Granted, some similar questions can feel ridiculous, because we’ve followed these practices for decades. But that’s the spirit of innovation: to ask all the ridiculous questions because somewhere, there’s the seed of an idea that’ll change the game in the next few years. 

There’s also the matter of new ideas emerging at the intersection of industries we previously thought were separate and distinct. Who’d have thought the internet and energy management could collaborate? Yet today, we have the smart grid, which uses digital technology to manage power generation and distribution while reporting lower costs and significantly more efficient use of energy. Could we ever have imagined that the millions of plastic bottles we throw away every year could see new lives as—wait for it—clothing? Patagonia did, way back in 1993. Look at how they’re doing now. 

Tips on taking the first step towards innovation through sustainability

In all honesty, the first step depends on your industry, processes, products, and services. But the pre-steps, as it were, are something literally any company can consider working on. Here are a few tips on that front:

Change happens from the top 

When we’re talking about enterprise-wide initiatives, it is worth noting that higher management’s inclination on fully embracing sustainability can change the game. When top management decides they want to focus on the root cause—and not on the symptoms or perceptions alone—then change often happens rapidly.

Take GE, for example. In 2004, CEO Jeff Immelt set the company to educating themselves about critical environmental issues. Their strategy, ecomagination, strove to power innovation and returns by taking the environmental bull—energy efficiency and harmful impacts—by its horns. Within five years, they saw a whopping $18 billion in revenues from that scheme alone. Today, they’re unmatched leaders in several industries. 

The right team makes a world of difference

Social and environmental responsibility is strongly sought after by new recruits, especially in the younger generations. A company’s position on pressing issues—such as climate change, diversity, and inclusion—can be a critical deciding factor for them. Naturally, it means companies can’t afford to ignore them.
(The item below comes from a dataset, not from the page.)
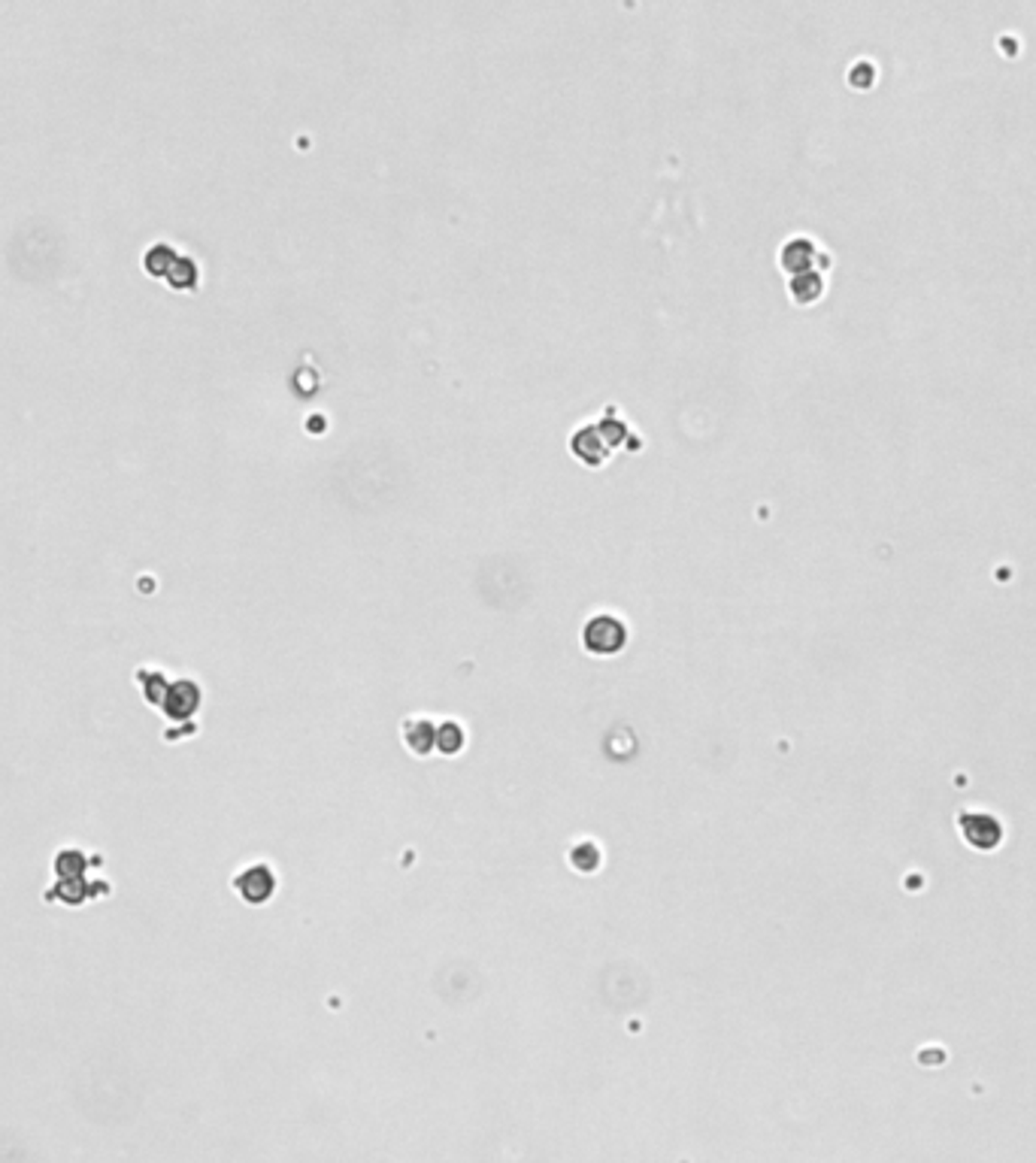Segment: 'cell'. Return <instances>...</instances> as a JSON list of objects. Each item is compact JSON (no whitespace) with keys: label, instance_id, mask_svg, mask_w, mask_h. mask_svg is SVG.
Instances as JSON below:
<instances>
[{"label":"cell","instance_id":"1","mask_svg":"<svg viewBox=\"0 0 1036 1163\" xmlns=\"http://www.w3.org/2000/svg\"><path fill=\"white\" fill-rule=\"evenodd\" d=\"M583 639H585V649L591 655H600V658L618 655L621 649H625V642H628V628H625V621H621V618H615L609 612H600L585 625Z\"/></svg>","mask_w":1036,"mask_h":1163},{"label":"cell","instance_id":"2","mask_svg":"<svg viewBox=\"0 0 1036 1163\" xmlns=\"http://www.w3.org/2000/svg\"><path fill=\"white\" fill-rule=\"evenodd\" d=\"M961 821V837L976 848V851H994L1003 840V827L994 815L985 813H967L958 818Z\"/></svg>","mask_w":1036,"mask_h":1163},{"label":"cell","instance_id":"3","mask_svg":"<svg viewBox=\"0 0 1036 1163\" xmlns=\"http://www.w3.org/2000/svg\"><path fill=\"white\" fill-rule=\"evenodd\" d=\"M234 888L240 891V897L246 903H267L276 891V872L267 864H252V866L240 869V876L234 879Z\"/></svg>","mask_w":1036,"mask_h":1163},{"label":"cell","instance_id":"4","mask_svg":"<svg viewBox=\"0 0 1036 1163\" xmlns=\"http://www.w3.org/2000/svg\"><path fill=\"white\" fill-rule=\"evenodd\" d=\"M401 737H403L406 749L419 758L437 749V724H433L427 715H409L401 727Z\"/></svg>","mask_w":1036,"mask_h":1163},{"label":"cell","instance_id":"5","mask_svg":"<svg viewBox=\"0 0 1036 1163\" xmlns=\"http://www.w3.org/2000/svg\"><path fill=\"white\" fill-rule=\"evenodd\" d=\"M813 258H816V246H813V240H806V237H797L791 243H785V248H782V267L791 270L794 276L806 273V270L813 267Z\"/></svg>","mask_w":1036,"mask_h":1163},{"label":"cell","instance_id":"6","mask_svg":"<svg viewBox=\"0 0 1036 1163\" xmlns=\"http://www.w3.org/2000/svg\"><path fill=\"white\" fill-rule=\"evenodd\" d=\"M573 452L579 454V458H585L588 464H600V461H604L607 449L600 446V430H597V427L576 430V436H573Z\"/></svg>","mask_w":1036,"mask_h":1163},{"label":"cell","instance_id":"7","mask_svg":"<svg viewBox=\"0 0 1036 1163\" xmlns=\"http://www.w3.org/2000/svg\"><path fill=\"white\" fill-rule=\"evenodd\" d=\"M570 866L576 872H583V876L585 872H594L600 866V845L594 840H579L570 848Z\"/></svg>","mask_w":1036,"mask_h":1163},{"label":"cell","instance_id":"8","mask_svg":"<svg viewBox=\"0 0 1036 1163\" xmlns=\"http://www.w3.org/2000/svg\"><path fill=\"white\" fill-rule=\"evenodd\" d=\"M467 742V734L458 721H443L437 724V752L440 755H458Z\"/></svg>","mask_w":1036,"mask_h":1163},{"label":"cell","instance_id":"9","mask_svg":"<svg viewBox=\"0 0 1036 1163\" xmlns=\"http://www.w3.org/2000/svg\"><path fill=\"white\" fill-rule=\"evenodd\" d=\"M821 288H824L821 276L816 273V270H806V273H797L791 279V297L797 303H813V300L821 297Z\"/></svg>","mask_w":1036,"mask_h":1163}]
</instances>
If you intend to take bold steps in the direction of sustainability, or want to uproot old practices for better ones, there’s nothing like the right-minded team to help you along the journey. It goes beyond having teams that do the work and considers their individual stances and commitment to the cause. Conversely, companies that adopt sustainable practices and approaches will find themselves attracting like-minded top talent who don’t need to be inducted into the ideology because they already share it. 

Try long-sighted vision on for size 

The paradox of enjoying the returns of sustainability is that they’re not immediate. This little revelation has a history of deterring organizations, leaving them stuck in the quagmire of unhealthy and unsustainable practices. When you’re creating a sustainable strategy, it’s always recommended to look at and beyond the horizon. This way, companies can spot the low-hanging fruit to hit the ground running — and they’re also on the lookout for future risks and opportunities to avoid and take advantage of, respectively. 

Take a good hard look at your business

Introspection is difficult, and even more so for massive companies. But it’s a critical factor in understanding where your company currently stands on the sustainability spectrum. Only then will you be able to take steps smartly, and in the right direction. 

EcoMatcher is committed to the cause of innovation and growth through sustainability; technology and transparency are always at the forefront of our efforts. We’re equally invested in helping our partners capture low-hanging fruit and creating an environmentally friendly culture.